Many Jewish Israelis attribute deteriorating ties with Europe to historic antisemitism, while Netanyahu, who is facing war-crimes charges at the international criminal court, has blamed European Muslim communities and claimed the country has been targeted by clandestine social media campaigns steered by “anti-Israel actors”.

Efron says isolation often affects mostly those who already disapprove of government policies, such as academics or businesspeople.

“In the short term, it consolidates the base … and there is no political cost to Israeli politicians taking on Macron or Starmer or European politicians,” she says.

Thousands of international actors, directors and other film industry professionals have pledged not to work with Israeli film institutions they say are “implicated in genocide … against the Palestinian people”, though others have signed an open letter arguing that much of the Israeli film and TV industry are “often the loudest critics of government policy”.

“It is something that has existed for two years but with the sanctions rolling in, we will be seeing a lot more of it,” says Addam Yekutieli, a 39-year-old artist in Tel Aviv, whose own work has opposed the Israeli offensive in Gaza and the almost 50-year military occupation of the West Bank.

“Because my views are quite well known, I feel that I’ve somewhat been spared the backlash. But I think it triggers defence mechanisms here for many people, more than getting them to ask difficult questions … There is an expectation that all this, this war, this genocide, will end and things will go back to normal,” Yekutieli says.

Polls underline Israel’s deep division. One last week showed that 59% of Israelis were concerned by Israel being barred from cultural and sporting events, but with much higher levels among opposition voters. About half believed Israel should stop the fighting in Gaza and prioritise the release of hostages.

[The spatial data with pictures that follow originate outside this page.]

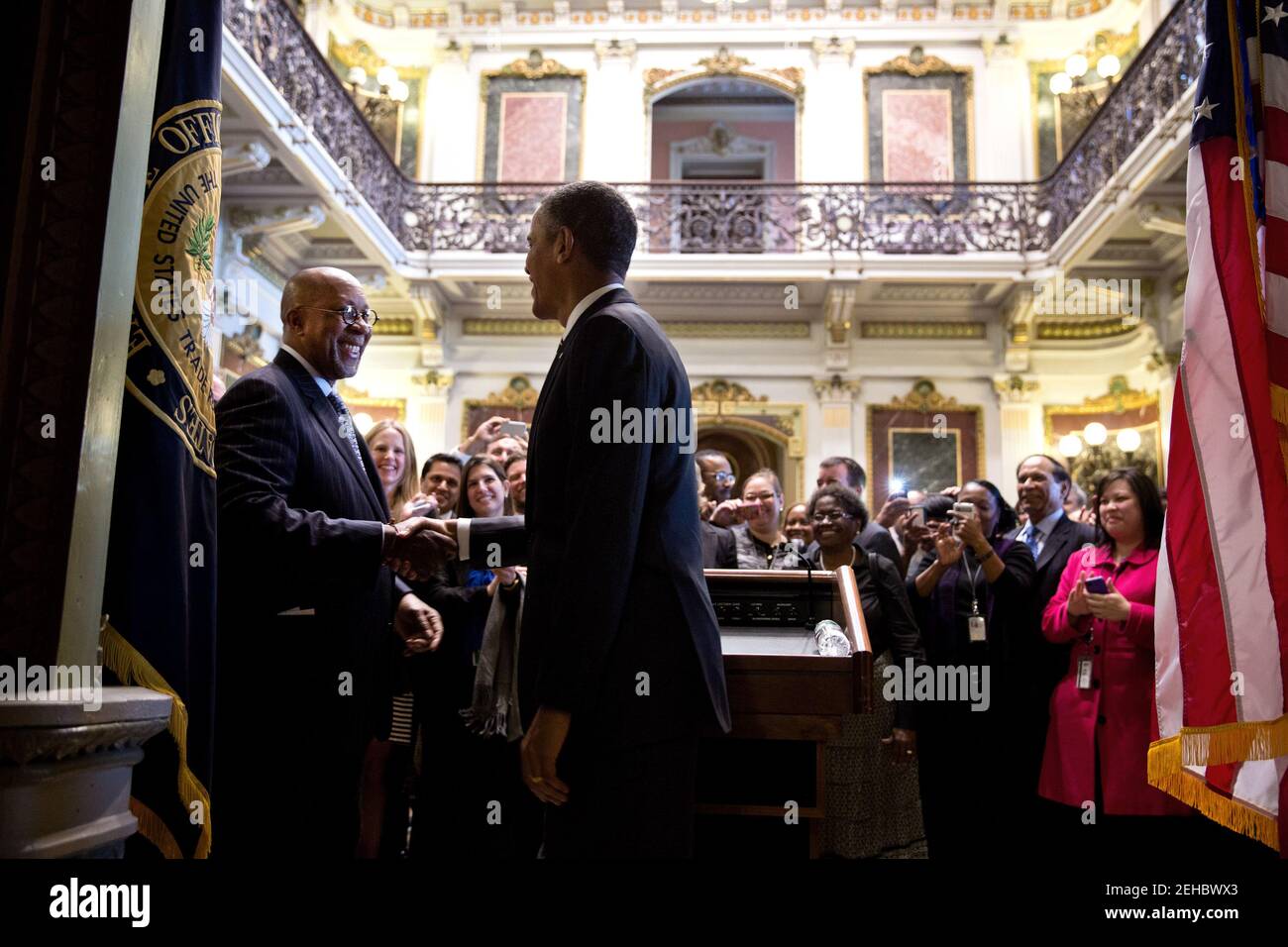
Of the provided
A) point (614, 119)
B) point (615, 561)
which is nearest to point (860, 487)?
point (615, 561)

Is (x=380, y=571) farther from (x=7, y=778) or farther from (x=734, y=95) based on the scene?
(x=734, y=95)

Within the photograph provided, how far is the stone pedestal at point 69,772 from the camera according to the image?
57.7 inches

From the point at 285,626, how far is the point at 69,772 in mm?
757

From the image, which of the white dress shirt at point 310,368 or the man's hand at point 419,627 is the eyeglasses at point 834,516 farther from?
the white dress shirt at point 310,368

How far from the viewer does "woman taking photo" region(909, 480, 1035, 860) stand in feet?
12.4

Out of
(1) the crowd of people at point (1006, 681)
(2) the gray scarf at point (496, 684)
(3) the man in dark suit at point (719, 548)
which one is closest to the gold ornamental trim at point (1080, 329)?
(1) the crowd of people at point (1006, 681)

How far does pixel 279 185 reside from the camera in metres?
8.74

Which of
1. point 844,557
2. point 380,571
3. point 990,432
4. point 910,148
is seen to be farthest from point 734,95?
point 380,571

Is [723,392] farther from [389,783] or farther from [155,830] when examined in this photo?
[155,830]

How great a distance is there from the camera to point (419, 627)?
2.49 meters

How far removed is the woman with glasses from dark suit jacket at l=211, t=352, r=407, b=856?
1.94 meters

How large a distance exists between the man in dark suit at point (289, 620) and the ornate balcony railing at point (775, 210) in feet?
25.9

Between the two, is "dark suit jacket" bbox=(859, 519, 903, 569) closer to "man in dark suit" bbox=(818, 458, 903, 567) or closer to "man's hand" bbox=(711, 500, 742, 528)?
"man in dark suit" bbox=(818, 458, 903, 567)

Some Israeli and Palestinian analysts point to the historical example of the apartheid regime in South Africa, which collapsed after being hit by a wave of international sanctions, despite US support.

The parallel is a controversial one, because Israel is frequently accused by human rights organisation and others of implementing an apartheid system with its treatment of Palestinians in the occupied West Bank and, by some, within Israel itself.

Itamar Eichner, a well-known commentator, argued last week that the white South African leaders’ decision to dismantle the apartheid regime in the early 1990s was not the result of international pressure but of a recognition that “real and lasting solutions” were needed.

“Israel now faces a similar crossroads,” Eichner wrote in one of Israel’s largest newspapers, Yedioth Ahronoth.

Sanctions comparable to those placed on South Africa are still far off however, and despite its pariah status, South Africa’s apartheid regime survived for decades. The relative resilience of the Israeli economy, boosted by huge government spending of borrowed money, has surprised observers.

Yossi Mekelberg, of London’s Chatham House thinktank, says: “Yes, Israelis are psychologically still on 7 October [2023] and in trauma, Palestinians are in the terrible catastrophe that they are facing. But Israelis also need to understand the tide has changed.”